1. Field of the Invention
This invention relates to an improvement for a model and simulator for practicing ophthalmologic surgical techniques, including cataract surgery, and an apparatus for simulating the human eye structure, namely the human anterior lens capsule, to practice certain ophthalmologic surgery techniques.
2. Description of Related Art
Cataract surgery has evolved over the years as a result of contributions from many notable physicians as well as technological advances, which have led to the elegant procedure which is now commonly referred to as phacoemulsification or quite simply “phaco”. Like a carefully choreographed dance within the eye, the many intricate steps to replace the crystalline lens must happen in a precise and orderly fashion. Each step in the process, while important in its own function, is vital for the success of the subsequent maneuvers and as such assumes a greater role towards the completion of an uncomplicated procedure. A complication during the early steps of surgery can lead the surgeon to stray off course, and a cascade of events may follow which could ultimately result in a sub-optimal result.
Microsurgery in the form of phacoemulsification has a very steep learning curve which requires hands-on training. It is not possible to learn and become proficient with the techniques from reading text, watching film or even observing in the operating room. A true appreciation for the complexity of the techniques and their potential complications can only be gained through actual surgical experience.
Cadaveric pig eyes are widely used in wet labs for teaching various steps of ocular surgery. However, there are difficulties associated with procurement and disposal of pig eyes, they are messy and contaminate the instruments, and they do not resemble the in-vivo human anatomy as closely as needed. This is especially true in regards to the anterior lens capsule where ophthalmology residents often attempt their first capsulotomies.
Model eyes have also been used but they all have significant limitations in terms of realism. Most model eyes do not incorporate ocular movement and if they do it requires a cumbersome and costly supporting apparatus. Most importantly, the realistic feel and tearing properties of the anterior capsule are inadequate in all currently available models. Further, in many cases, the dimensions of the anterior chamber are not to scale, which limits the utility of these designs.
More recently, electronic simulators have been developed which can provide excellent tips and guidance. However, these systems are extremely expensive and, more importantly, do not provide a realistic feel for manipulating instruments inside the eye.
Arguably one of the most difficult steps of phacoemulsification to master is the creation of the continuous curvilinear capsulorhexis or “CCC”. Occurring prior to the use of the phacoemulsification probe within the eye, the successful creation of a CCC is vital to the safety of the procedure and the long-term stability of the lens implant within the eye.

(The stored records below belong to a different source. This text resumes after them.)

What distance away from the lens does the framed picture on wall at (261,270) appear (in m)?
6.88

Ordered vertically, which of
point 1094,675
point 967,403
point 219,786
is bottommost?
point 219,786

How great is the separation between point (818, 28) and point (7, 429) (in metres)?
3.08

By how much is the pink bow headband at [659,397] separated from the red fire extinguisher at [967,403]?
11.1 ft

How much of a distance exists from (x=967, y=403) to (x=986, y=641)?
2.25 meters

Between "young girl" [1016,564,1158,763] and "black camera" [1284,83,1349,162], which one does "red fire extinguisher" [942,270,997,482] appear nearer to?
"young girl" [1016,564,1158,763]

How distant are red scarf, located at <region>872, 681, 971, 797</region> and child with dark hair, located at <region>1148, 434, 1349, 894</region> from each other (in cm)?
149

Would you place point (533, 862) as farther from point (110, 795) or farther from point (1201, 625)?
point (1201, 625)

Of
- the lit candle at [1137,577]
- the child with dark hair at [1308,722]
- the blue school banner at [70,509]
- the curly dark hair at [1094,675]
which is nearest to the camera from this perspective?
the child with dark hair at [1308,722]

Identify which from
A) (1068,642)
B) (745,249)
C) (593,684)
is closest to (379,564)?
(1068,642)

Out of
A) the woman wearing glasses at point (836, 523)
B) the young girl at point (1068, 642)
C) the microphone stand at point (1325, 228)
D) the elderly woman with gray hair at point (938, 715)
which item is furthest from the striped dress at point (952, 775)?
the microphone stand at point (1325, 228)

In this continuous curvilinear capsulorhexis surgical technique, the surgeon creates a small incision with a cystotome (a bent needle type surgical tool) in the center of the anterior lens capsule to form a flap. Grasping this flap of tissue, the surgeon makes a tear in a circular or curvilinear fashion.
However, this is a difficult procedure to master, and if the surgeon does not reposition and re-grasp the flap of tissue appropriately and continue to tear in the desired circular fashion, there is the risk of creating an unwanted radial or downhill tear.

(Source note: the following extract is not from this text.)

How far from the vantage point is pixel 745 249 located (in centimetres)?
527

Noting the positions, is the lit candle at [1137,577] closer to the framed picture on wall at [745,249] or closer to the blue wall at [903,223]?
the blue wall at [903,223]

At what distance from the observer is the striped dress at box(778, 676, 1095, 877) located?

In addition, during surgery, there is the possibility of wound distortion and loss of viscoelastic material, which would in turn cause the surgical area to change from a relatively flat surface to a rounded configuration. This rounded configuration can further increase the possibility of developing an unwanted radial tear of the anterior lens capsule during this procedure.
The new “Simulorhexis™” teaching tool is now available to help ophthalmology residents understand and practice the technique of creating a circular caspulorhexis. Because the Simulorhexis device hones in on this one crucial step of phaco surgery, it provides the most realistic way to master the CCC technique prior to live surgery.
This invention presents a new and improved teaching tool to help ophthalmology residents understand and practice the technique of creating a continuous curvilinear capsulorhexis. This invaluable surgical teaching and practicing tool is easily accessible, portable, lightweight, and accurately mimics the physical feel and touch of human eye anatomy.
From the preceding descriptions, it is apparent that the devices currently being used have significant disadvantages. Thus, important aspects of the technology used in the field of invention remain amenable to useful refinement.